• Problem to work on:
Quote the database index walk-through from "And the EXPLAIN" up to and including "time=0.009..0.009 rows=1 loops=1)", keeping every word and mark unchanged.

• Supplied passage:
※ ※ ※

DEV Community

Jake Swanson
Jake Swanson

Posted on

Your first DB index, by example

I wanted to explore how simply I could illustrate the benefits of an index-only scan, and landed on this quick walk-through. To make it quick, we'll keep things simple. We'll have one SQL query that we EXPLAIN in a few different scenarios. It's going to start off at sub-millisecond speed (empty table). We'll add 1 million rows, making our query 1000 times slower. Then we'll add a btree index to speed it back up.

If you want, you can follow along in your own psql console. To start things off, I've already ran create database my_db; and switched to it.

Setup + Baseline

First, the empty table will have no indexes, and a single column:
create table users (email text);

Let's focus on a small piece of SQL:

my_db=# select count(1) from users where email = 'bob@bob.bob';
 count
-------
     0
(1 row)

And the EXPLAIN ANALYZE for that, which we'll run repeatedly:

my_db=# EXPLAIN ANALYZE select count(1) from users where email = 'bob@bob.bob';
                                              QUERY PLAN                                              
------------------------------------------------------------------------------------------------------
 Aggregate  (cost=27.02..27.03 rows=1 width=8) (actual time=0.009..0.009 rows=1 loops=1)
   ->  Seq Scan on users  (cost=0.00..27.00 rows=7 width=0) (actual time=0.005..0.005 rows=0 loops=1)
         Filter: (email = 'bob@bob.bob'::text)
 Planning time: 0.095 ms
 Execution time: 0.058 ms
(5 rows)

(the ANALYZE in EXPLAIN ANALYZE just means it actually performs the query, and provides 'actual' timing)

The table is empty, so it took 58 microseconds for postgres to give us zero rows. This is our starting point.

Slow it down

Let's slow our query down by adding 1 million rows:

INSERT INTO users (email)
SELECT 'bob' || x.id::varchar || '@bob.bob'
FROM generate_series(1,1000000) AS x(id);

And get our new explain output:

my_db=# EXPLAIN ANALYZE select count(1) from users where email = 'bob@bob.bob';
                                                 QUERY PLAN
-------------------------------------------------------------------------------------------------------------
 Aggregate  (cost=19628.50..19628.51 rows=1 width=8) (actual time=114.858..114.859 rows=1 loops=1)
   ->  Seq Scan on users  (cost=0.00..19628.50 rows=1 width=0) (actual time=114.854..114.854 rows=0 loops=1)
         Filter: (email = 'bob@bob.bob'::text)

※ ※ ※

• Data section:

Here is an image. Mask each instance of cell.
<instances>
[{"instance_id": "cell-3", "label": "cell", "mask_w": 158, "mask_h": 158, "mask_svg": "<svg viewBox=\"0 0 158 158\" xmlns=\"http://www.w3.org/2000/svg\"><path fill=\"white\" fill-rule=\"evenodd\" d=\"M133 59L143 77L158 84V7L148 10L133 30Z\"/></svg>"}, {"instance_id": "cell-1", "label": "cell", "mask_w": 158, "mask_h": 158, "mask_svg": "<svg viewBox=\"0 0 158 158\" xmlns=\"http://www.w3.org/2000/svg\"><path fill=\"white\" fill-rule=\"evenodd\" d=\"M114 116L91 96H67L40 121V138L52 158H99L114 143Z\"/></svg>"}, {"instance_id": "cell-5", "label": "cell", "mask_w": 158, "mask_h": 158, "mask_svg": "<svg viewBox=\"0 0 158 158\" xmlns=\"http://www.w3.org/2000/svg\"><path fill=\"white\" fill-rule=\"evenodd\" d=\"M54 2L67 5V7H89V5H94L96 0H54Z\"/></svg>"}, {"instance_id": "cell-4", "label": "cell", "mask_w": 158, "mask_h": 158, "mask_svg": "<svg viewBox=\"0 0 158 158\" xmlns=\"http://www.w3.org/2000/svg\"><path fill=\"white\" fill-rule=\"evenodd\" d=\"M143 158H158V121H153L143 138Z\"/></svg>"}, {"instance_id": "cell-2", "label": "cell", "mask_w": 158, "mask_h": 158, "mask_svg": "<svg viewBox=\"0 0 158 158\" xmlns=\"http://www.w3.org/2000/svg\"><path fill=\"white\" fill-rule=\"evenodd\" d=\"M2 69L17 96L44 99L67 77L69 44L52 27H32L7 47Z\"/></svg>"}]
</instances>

※ ※ ※

• Result for this task:
And the EXPLAIN ANALYZE for that, which we'll run repeatedly:

my_db=# EXPLAIN ANALYZE select count(1) from users where email = 'bob@bob.bob';
                                              QUERY PLAN                                              
------------------------------------------------------------------------------------------------------
 Aggregate  (cost=27.02..27.03 rows=1 width=8) (actual time=0.009..0.009 rows=1 loops=1)